Wollongong opponents of higher education reforms have responded with suspicion to the government’s partial backdown on some of its most controversial proposals.
Fairfax Media revealed on Friday the government was prepared to reduce its cuts to course funding from 20 per cent to 12-15 per cent, in order to secure crucial cross-bencher support to allow universities to set their own fees.
The government also pledged to delay by three years the eligibility of private colleges for Commonwealth funding; fund a structural adjustment package to help universities transition to a free-market system; and abandon plans to charge students real interest on their university debts.
John Passant, of protest group UOW Uncut, said the concessions were a temporary measure designed to persuade undecided senators.
‘‘This is a strategic retreat - one step back to enable to war to continue,’’ Mr Passant said.
‘‘The real game is fee deregulation.

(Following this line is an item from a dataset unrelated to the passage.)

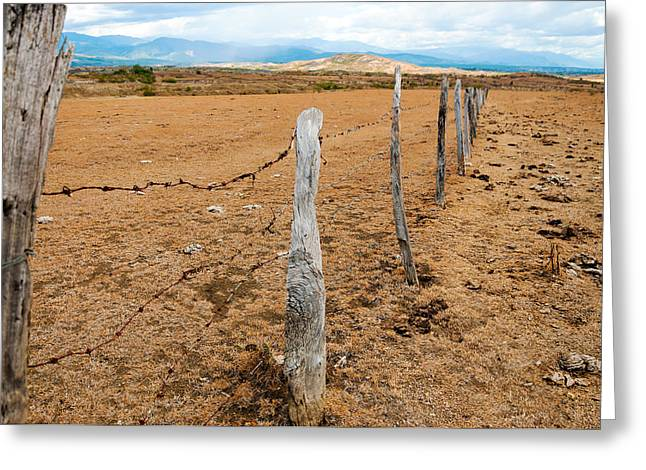 Old Fence Posts Greeting Card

The moment they get that up, then over time they can increase the funding cuts and start to think again about real interest rates.’’

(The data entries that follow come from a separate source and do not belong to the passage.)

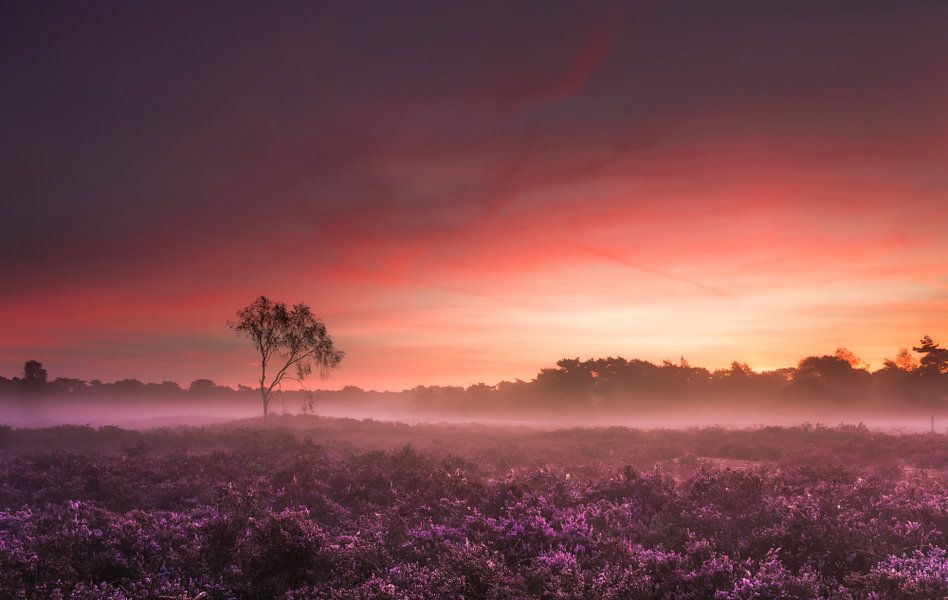 Zonsopkomst Kalmthoutse Heide van Dion van den Boom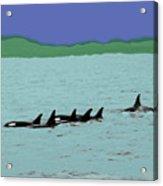 Orca Pod Acrylic Print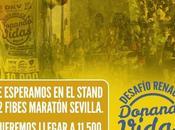 Maratón solidaridad donación órganos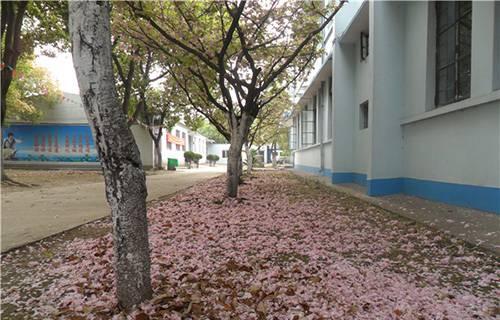 芜湖商贸工业学校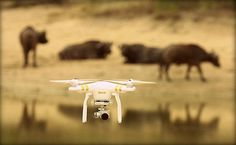 25 Amazing Photos from Nat Geo WILD's 'Safari Live' | Mental Floss The Drone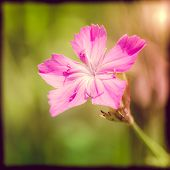 stock photo of angiosperms  - Deptford Pink or Dianthus Armeria in a green meadow under the warm spring sun with instagram effect - JPG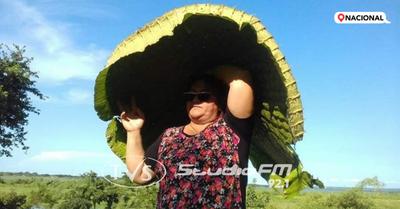 Reaparece el Yacaré yrupẽ y señora del meme pide no usar su imagen en redes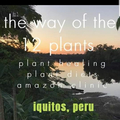 The Way of The 12 Plan (@12plantsperu) Avatar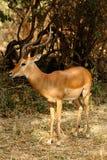 Impala sola Fotografia Stock Libera da Diritti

UOW Vice Chancellor Paul Wellings declined to comment on the development.
The government announced its sweeping reforms - including that it would deregulate university fees - in the May budget.

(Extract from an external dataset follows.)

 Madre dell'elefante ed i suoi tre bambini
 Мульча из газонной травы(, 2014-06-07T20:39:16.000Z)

National Tertiary Education Union branch committee member Alexander Brown welcomed the government’s move away from the plan to peg student debts to the 10-year government bond rate, but remained critical of the reforms.
‘‘It’s good to see Christopher Pyne is starting to back down, but he’s still talking about fee deregulation and that is the key problem with these reforms,’’ he said.
‘‘I’m hopeful [the reforms] won’t go through.’’
Wollongong Undergraduate Students’ Association president Mitchell Bresser welcomed the government’s backward step, but not its continuing commitment to deregulation.